- _Exercise aim_: Print everything in the homeschooling passage from "Today I took" down to "quantity time together.", word for word.

- _Passage_:

○ ○ ○

So, while I feel kind of down about leaving full-time public school teaching, I am hopeful that God will bless my sacrifice and benefit my family because of it.
Today I took the boys downtown to go to the science center. I was bummed when I started to park and realized that I’d forgotten my purse, which meant we couldn’t park anywhere within a reasonable walking distance and we didn’t have our membership card. Then I remembered that there are some very nice playgrounds near the river, so we went there instead. We had a fabulous time, unhurried by the demands of the regular school year schedule.
Hanging out with my kids this week has confirmed my decision to return to homeschooling. I have enjoyed having the time and energy to play games, take them places, and just listen to them. Even though I have a job that gives me 16 weeks off each year, I still feel like I miss out on so much with my kids. I realize that homeschooling has its own challenges, but I sure am looking forward to spending quality AND quantity time together.
I homeschooled for 5 1/2 years before calling it quits. I loved it at first, and felt called by God to do it. But it was hard, especially with a child with ADHD. I got burned out. I remember leaving the kitchen table to put in a load of laundry while the girls were doing their work at the table. I’d come back and they’d have run out the back door to play. Not just once … this was the kind of thing that happened regularly. Eventually I got burned out because I began homeschooling in my own very limited strength, rather than depending on God’s endless strength. I was tired and I had two babies, and I felt like I just couldn’t do it anymore. So, rather than getting first-time obedience from my children, and rather than seeking God’s strength, I sent them to school.
It’s been five years since I made that decision. In the meantime I got my Master’s degree in education, worked part-time at a couple of part-time programs for homeschoolers, and worked for two years as a special education teacher. It’s interesting that I struggled to educate my own special needs child, but I decided to teach other people’s special needs children.

○ ○ ○

- _Data under study_:
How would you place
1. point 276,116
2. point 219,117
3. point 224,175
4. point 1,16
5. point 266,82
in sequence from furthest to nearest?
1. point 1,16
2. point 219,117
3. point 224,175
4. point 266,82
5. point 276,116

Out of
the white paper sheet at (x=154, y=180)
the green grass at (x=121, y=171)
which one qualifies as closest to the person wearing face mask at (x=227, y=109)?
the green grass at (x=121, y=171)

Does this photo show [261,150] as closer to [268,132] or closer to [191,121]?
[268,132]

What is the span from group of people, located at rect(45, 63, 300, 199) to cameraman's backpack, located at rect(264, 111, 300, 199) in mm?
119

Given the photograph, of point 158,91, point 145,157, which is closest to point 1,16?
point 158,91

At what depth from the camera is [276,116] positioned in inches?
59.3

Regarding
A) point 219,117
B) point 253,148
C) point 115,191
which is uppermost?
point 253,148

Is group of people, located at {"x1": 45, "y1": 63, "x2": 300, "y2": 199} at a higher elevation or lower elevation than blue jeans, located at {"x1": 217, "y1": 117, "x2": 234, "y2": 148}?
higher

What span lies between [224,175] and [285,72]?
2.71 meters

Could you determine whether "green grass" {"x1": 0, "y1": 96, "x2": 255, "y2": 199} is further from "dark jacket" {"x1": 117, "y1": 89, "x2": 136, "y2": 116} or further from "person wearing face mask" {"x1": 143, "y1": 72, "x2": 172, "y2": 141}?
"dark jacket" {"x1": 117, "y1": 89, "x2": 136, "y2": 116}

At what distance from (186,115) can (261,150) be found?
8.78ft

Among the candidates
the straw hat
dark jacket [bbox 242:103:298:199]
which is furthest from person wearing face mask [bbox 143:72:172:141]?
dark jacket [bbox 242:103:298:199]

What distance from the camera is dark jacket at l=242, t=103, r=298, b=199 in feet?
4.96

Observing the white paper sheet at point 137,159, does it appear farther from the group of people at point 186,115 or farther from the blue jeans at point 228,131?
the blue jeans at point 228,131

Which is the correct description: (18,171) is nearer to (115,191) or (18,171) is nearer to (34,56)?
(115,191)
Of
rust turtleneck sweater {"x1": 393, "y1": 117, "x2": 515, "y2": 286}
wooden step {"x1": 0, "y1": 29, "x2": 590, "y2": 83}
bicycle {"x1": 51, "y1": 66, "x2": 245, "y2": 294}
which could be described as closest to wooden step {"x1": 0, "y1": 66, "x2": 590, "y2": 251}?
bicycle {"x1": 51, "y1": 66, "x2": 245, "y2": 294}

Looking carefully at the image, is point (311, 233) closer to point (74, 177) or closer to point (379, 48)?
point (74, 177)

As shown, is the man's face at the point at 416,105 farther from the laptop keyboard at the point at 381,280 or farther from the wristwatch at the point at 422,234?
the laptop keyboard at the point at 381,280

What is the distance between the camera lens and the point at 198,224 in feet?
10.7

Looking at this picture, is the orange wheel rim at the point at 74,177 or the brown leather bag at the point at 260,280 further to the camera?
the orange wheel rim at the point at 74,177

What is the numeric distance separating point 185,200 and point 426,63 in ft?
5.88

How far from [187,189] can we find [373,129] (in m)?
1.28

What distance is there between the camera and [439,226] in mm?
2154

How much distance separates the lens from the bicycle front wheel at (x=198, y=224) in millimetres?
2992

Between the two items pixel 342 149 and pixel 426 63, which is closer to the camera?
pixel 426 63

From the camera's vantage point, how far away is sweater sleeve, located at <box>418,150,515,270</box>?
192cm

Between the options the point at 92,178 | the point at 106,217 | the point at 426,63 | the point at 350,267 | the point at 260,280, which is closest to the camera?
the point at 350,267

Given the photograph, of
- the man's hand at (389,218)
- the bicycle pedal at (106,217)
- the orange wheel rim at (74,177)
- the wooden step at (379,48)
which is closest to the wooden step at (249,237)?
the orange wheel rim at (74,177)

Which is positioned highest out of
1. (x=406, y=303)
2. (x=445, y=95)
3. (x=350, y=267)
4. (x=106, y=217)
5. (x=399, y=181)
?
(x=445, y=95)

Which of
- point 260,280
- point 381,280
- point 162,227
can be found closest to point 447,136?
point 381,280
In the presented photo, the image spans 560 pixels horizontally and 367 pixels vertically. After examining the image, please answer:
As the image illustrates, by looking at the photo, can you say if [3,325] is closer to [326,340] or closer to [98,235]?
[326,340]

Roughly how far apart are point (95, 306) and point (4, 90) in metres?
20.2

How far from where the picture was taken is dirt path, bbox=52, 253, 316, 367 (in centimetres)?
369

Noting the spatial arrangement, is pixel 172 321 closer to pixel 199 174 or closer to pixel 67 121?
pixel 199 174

○ ○ ○

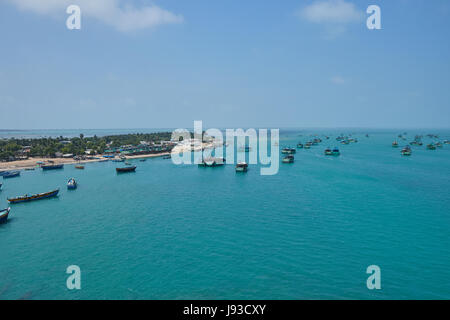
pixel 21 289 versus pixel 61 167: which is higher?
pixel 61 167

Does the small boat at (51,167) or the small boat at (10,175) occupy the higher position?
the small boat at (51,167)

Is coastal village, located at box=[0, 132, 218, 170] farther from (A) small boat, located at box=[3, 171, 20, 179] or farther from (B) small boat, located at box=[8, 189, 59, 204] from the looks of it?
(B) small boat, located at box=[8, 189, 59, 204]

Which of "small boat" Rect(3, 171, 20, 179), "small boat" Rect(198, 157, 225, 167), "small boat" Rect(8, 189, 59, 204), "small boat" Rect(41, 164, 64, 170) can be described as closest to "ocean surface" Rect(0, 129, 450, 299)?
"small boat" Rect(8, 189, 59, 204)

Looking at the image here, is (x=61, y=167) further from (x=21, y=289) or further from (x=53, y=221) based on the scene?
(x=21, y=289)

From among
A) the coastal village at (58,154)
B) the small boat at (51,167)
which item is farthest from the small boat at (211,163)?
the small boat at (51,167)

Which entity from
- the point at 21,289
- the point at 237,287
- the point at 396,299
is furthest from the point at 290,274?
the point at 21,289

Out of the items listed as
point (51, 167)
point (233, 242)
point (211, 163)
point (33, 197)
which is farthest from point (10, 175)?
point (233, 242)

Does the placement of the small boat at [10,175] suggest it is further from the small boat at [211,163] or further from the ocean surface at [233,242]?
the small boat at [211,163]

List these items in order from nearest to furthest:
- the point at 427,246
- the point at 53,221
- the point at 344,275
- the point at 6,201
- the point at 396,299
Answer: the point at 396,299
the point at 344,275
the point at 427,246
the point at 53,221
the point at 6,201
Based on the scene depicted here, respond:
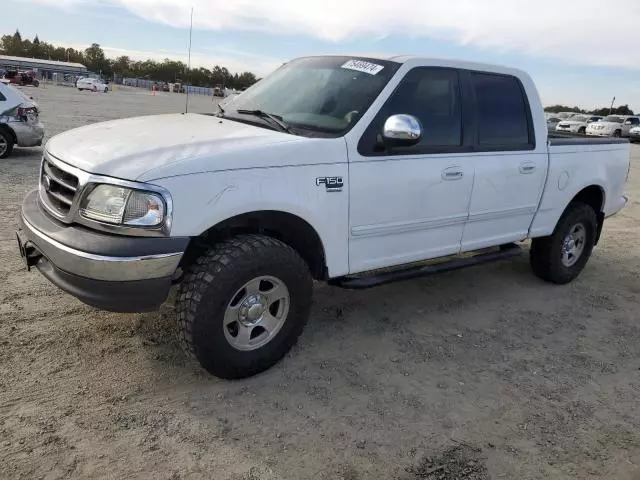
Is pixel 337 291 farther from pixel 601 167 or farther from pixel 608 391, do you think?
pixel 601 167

○ ○ ○

- _Exercise solution_:
Today I took the boys downtown to go to the science center. I was bummed when I started to park and realized that I’d forgotten my purse, which meant we couldn’t park anywhere within a reasonable walking distance and we didn’t have our membership card. Then I remembered that there are some very nice playgrounds near the river, so we went there instead. We had a fabulous time, unhurried by the demands of the regular school year schedule.
Hanging out with my kids this week has confirmed my decision to return to homeschooling. I have enjoyed having the time and energy to play games, take them places, and just listen to them. Even though I have a job that gives me 16 weeks off each year, I still feel like I miss out on so much with my kids. I realize that homeschooling has its own challenges, but I sure am looking forward to spending quality AND quantity time together.